Signature analysis is specifically designed to assimilate clues associated with diagnostic data to fingerprint a process failure. Data mining can be used to discover patterns that associate a given failure with a set of process conditions. Once associations are known, they can be applied to new data through signature analysis to implicate likely process conditions that led to the failure. Classification trees are a special case of data mining when the response variable is categorical. They can be built with or without use of data-mining technology if the knowledge can be obtained through other means.
Requirements for data mining
Data mining requires data availability, efficient access methods, robustness to data problems, efficient algorithms, a high performance application server, and flexibility in delivering results.
The sensitivity of various data-mining methods to data problems must be considered when choosing the product or method for an application. Data problems of concern are those due to gaps and measurements beyond the range of normal observation so-called outliers. Though data-mining methods have robustness to missing data, results will be improved when gaps can be avoided; but outliers are present in most real-world data sets.
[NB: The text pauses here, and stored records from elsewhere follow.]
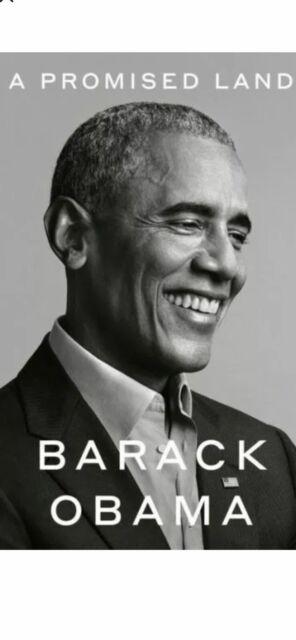 A Promised Land by Barack Obama NEW ENGLISH Hardcover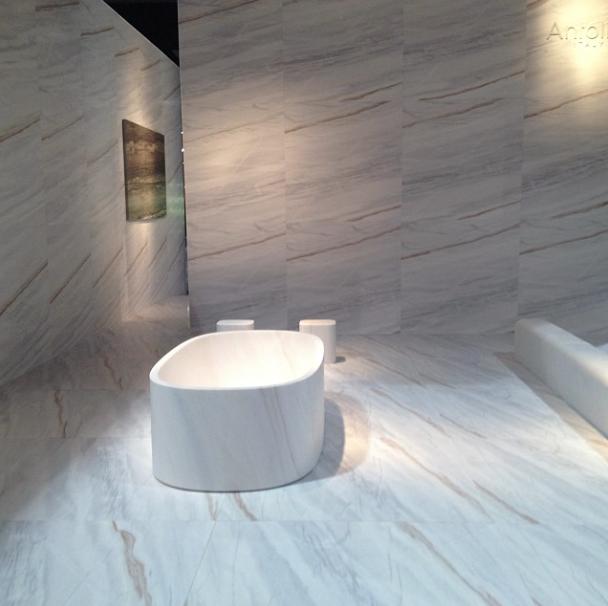 Designer Keiji Takeuchi's exhibition of Italian natural stone from Antolini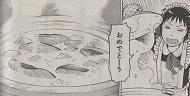 お誕生日闇鍋図
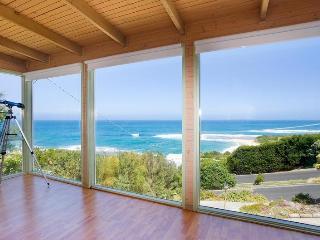 CAPE PARADISO - Victoria vacation rentals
Data-mining algorithms that use nonparametric methods (i.e., those that do not rely on normality of the underlying distribution) are less sensitive to outliers. “Cleaning” data prior to analysis can also avoid false signals due to outliers.
Performance of hardware and software in a data-mining system is important when large amounts of data are being mined or response time is critical. Simple data-mining algorithms will by nature be more efficient, but less capable of finding patterns outside a narrow range of behaviors. As the algorithms are made more complex (e.g., evaluate more forms of models at the nodes of a decision tree), efficiency decreases. Once algorithms are chosen, hardware must be sized to deliver the analyses within the required time. For interactive use, it may be sufficient to deliver output to a diagram together with the ability to interact with the diagram to visualize underlying graphical relationships. In other cases, it may be necessary to deliver output to the web. In embedded applications, the output needs to be fed to other systems that can act on the results or message subsystems to perform corrective actions.